Tori crossed her arms. “It wasn’t a fun decade.”
Mateo winced, but he wasn’t wrong about this.
“You’re going back to her,” Tori said.
“Guys. Talk out loud!” Matt insisted.
Oh, he liked Matt’s witch, and they both would be in his life this way. He wanted to go back to the days when computers were new and delicious and not an endless burden. He already had a few ideas for products, mostly because he spent his days and his nights coding instead of sleeping, trying to keep himself from leaving.
“Okay,” Tori said with a smile as if he’d explained all that and not stared down wordlessly into leftover Pho.
“I hate both of you,” Matt said.
“He’s going back to Colorado to be with Cat. He doesn’t want to run the company. He’s offering us the job instead. Probablybecause it’s more than any three people could do, but two is better than one.”
“I can’t run a company,” Matt said.
“You were already mostly running the company,” Tori said. “He’s never wanted to run the company.”
“That’s not true,” Mateo said. “I did when I started.”
Matt laughed. “Sorry, buddy, even I know you never wanted to run this company after a week of running this company.”
Mateo grimaced.
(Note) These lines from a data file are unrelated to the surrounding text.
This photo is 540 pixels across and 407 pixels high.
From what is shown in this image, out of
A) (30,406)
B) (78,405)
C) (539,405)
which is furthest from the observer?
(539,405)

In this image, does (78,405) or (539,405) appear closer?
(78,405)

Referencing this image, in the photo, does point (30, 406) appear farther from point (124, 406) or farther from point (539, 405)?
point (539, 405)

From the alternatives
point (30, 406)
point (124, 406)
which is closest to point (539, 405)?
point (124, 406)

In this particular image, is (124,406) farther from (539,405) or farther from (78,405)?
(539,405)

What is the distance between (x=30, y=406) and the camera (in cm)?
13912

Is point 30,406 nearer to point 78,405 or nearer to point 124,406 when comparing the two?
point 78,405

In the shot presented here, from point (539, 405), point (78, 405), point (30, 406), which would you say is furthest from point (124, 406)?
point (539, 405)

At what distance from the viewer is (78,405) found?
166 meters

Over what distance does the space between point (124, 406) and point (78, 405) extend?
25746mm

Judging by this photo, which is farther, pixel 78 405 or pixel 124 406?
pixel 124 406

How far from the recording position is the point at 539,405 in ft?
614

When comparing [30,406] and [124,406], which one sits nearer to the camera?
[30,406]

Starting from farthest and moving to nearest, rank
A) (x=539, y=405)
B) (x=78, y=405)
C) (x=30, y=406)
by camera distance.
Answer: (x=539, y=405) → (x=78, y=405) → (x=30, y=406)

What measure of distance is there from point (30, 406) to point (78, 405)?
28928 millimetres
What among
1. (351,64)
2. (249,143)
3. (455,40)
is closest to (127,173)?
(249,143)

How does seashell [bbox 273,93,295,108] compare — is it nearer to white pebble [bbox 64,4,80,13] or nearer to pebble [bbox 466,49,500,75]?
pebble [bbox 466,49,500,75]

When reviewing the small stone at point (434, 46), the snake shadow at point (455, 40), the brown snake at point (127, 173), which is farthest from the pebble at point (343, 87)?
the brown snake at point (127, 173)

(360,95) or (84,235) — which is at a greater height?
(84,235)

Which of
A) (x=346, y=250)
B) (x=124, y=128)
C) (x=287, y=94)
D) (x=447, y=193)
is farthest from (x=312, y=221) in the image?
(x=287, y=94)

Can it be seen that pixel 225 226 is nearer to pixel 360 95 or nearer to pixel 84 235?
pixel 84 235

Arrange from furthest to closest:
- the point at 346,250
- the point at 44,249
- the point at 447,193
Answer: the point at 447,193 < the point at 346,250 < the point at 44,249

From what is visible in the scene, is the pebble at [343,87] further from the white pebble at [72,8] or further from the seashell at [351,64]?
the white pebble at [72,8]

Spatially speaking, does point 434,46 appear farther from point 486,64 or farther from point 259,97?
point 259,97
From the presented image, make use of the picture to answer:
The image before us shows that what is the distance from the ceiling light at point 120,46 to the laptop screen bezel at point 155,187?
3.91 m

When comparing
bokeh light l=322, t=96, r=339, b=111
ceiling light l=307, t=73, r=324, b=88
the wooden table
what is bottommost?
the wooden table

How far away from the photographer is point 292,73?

He thought he had hidden that deep until Cat ferreted out the secret. Turns out, the only person he’d hidden it from was himself.
“I would still work here except not here,” Mateo said.
“I can’t run a company,” Matt repeated.
“Matt, it’s just solving problems,” he said, trying to tamp down his impatience. “That’s what you’re good at. I never was.”
Matt looked at him with something other than bafflement and anger for the first time. “It’s because you let every problem hurt. They’re never that deep.”
“Was that my problem?” Mateo said with half a smile.
Matt stared at his shoulder rather than meet his eyes.
“Will you do it?” Mateo asked when nothing else happened.
“For a couple of months,” Tori said.
Mateo automatically shook his head. “This isn’t the try-it-out sort of?—”
She held up a hand. “I will not let Matt make the mistake you did. We will give it more than a week, but if we hate it, this becomes your problem again. I will not let him hurt.”
This was a better plan. This was definitely a better plan.
He nodded once. It was a risk, and it could leave the company in an even worse state in three months, but every instinct he had told him they would not hate this, especially the feisty witch.